Exercise details: Write the next part of the passage below on spurious OTUs caused by sequencing and PCR error, starting after its final sentence.

Excerpt to read:
■ ■ ■

Home Software Services About Contact     
 
USEARCH v11

OTU QC: sequencing and PCR error

See also
  Quality control for OTU sequences

Almost certainly, some of your OTUs will be spurious due to sequence errors due to amplification (PCR substitution errors and chimeras) and sequencing. Unfortunately, these are very difficult to identify, even in control samples, which is why I strongly recommend expected error filtering and discarding singletons.

The only reasonably reliable way to test for spurious OTUs due to sequence errors is to use a control sample with known sequences, i.e. a single strain or a mock community. See control samples for discussion.

If you have a control sample, then you will probably find that the reads for the controls have spurious OTUs due to cross-talk, so you should try to distinguish these from spurious OTUs due to sequence errors. You can do this by using the uncross command and manually reviewing the predictions, or by aligning OTUs to the reference sequences in your control sample and examining those which match, but not exactly, say in the range 95% to 99% identity. These OTUs are quite likely explained by sequence errors, but unfortunately other explanations are possible. Typical mock communities have strains which are common human pathogens, so if your "real" samples are from human, they may contain closely species (this often happens in data that I analyze in my own work, so this is not as paranoid as it might sound). In that case, an OTU with some differences compared with the reference sequence might be the correct sequence of a strain in the other samples. This can be tested to some extent by making OTUs from the control samples only, keeping in mind that this will not eliminate cross-talk. Also, it is impossible to distinguish chimeras from sequence errors when the number of differences is small. Bottom line, with some effort you can probably get a good sense of which OTUs in your mock samples have sequence errors, but you can't be sure.

■ ■ ■

Data under study:

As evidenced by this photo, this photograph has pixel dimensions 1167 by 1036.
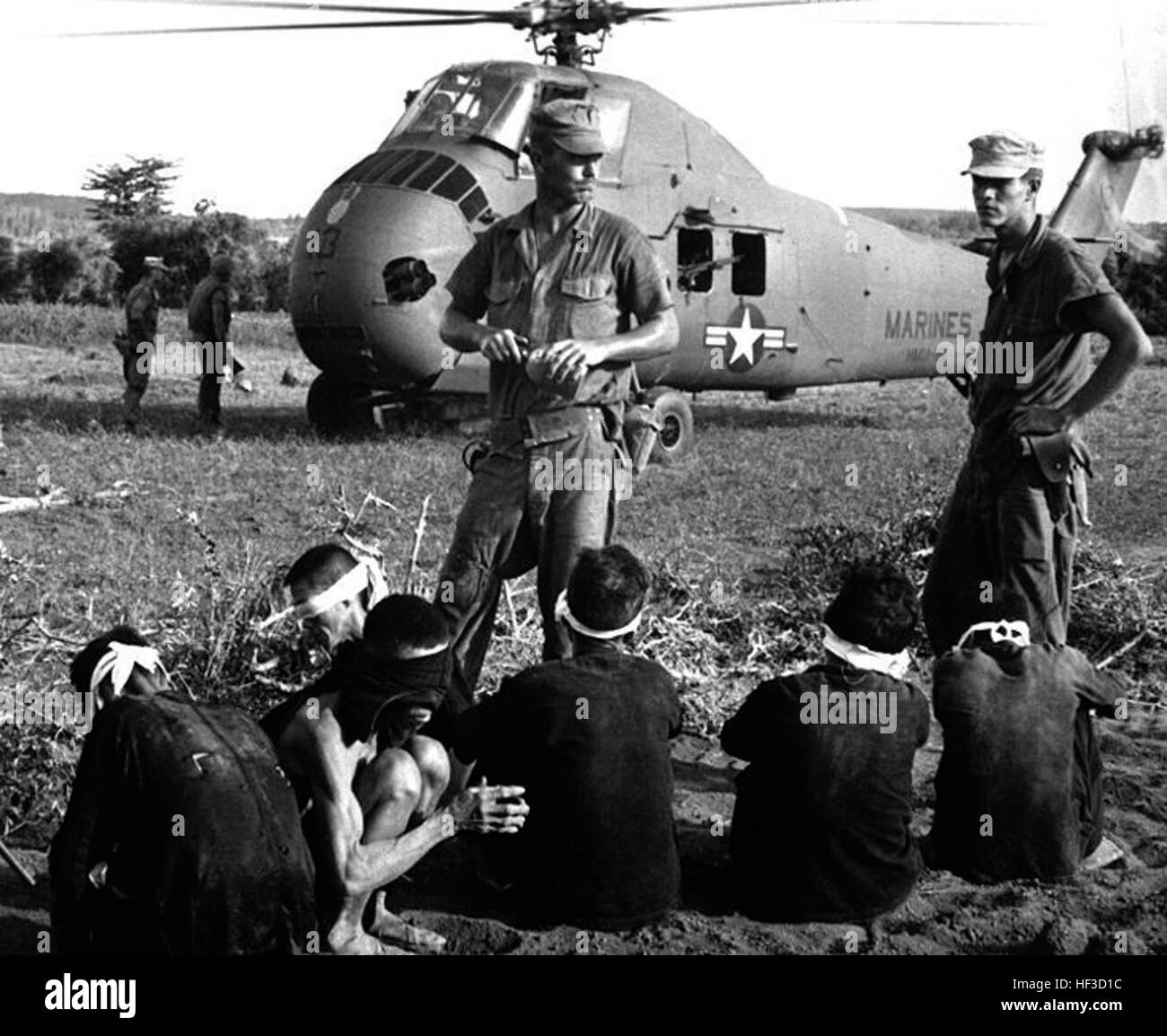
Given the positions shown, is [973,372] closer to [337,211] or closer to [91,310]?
[337,211]

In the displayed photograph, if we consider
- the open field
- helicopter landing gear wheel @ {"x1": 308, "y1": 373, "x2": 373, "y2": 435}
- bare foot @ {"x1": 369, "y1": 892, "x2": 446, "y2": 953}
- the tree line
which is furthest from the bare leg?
the tree line

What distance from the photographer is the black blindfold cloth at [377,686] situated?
13.5 feet

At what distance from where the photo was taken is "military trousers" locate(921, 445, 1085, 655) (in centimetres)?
545

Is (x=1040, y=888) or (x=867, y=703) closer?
(x=867, y=703)

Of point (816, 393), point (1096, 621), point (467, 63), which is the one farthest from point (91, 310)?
point (1096, 621)

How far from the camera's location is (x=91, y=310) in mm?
25078

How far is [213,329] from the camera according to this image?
51.4ft

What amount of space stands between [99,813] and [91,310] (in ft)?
73.8

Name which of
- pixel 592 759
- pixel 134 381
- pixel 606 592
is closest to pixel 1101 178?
pixel 134 381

■ ■ ■

Solved problem:
If it seems likely that your controls samples have an unacceptable number of OTUs with sequence errors, then you can adjust the pipeline by increasing the stringency of the quality filtering. There are two ways to do this: reduce the expected error filtering threshold, and increase the unique sequence abundance threshold to discard sequences with abundance two or higher instead of just singletons. With some trial and error, you can tune these parameters by looking at: (1) the accuracy of the control OTUs as described above, and (2) by measuring coverage. If coverage drops too far, you may be filtering too stringently.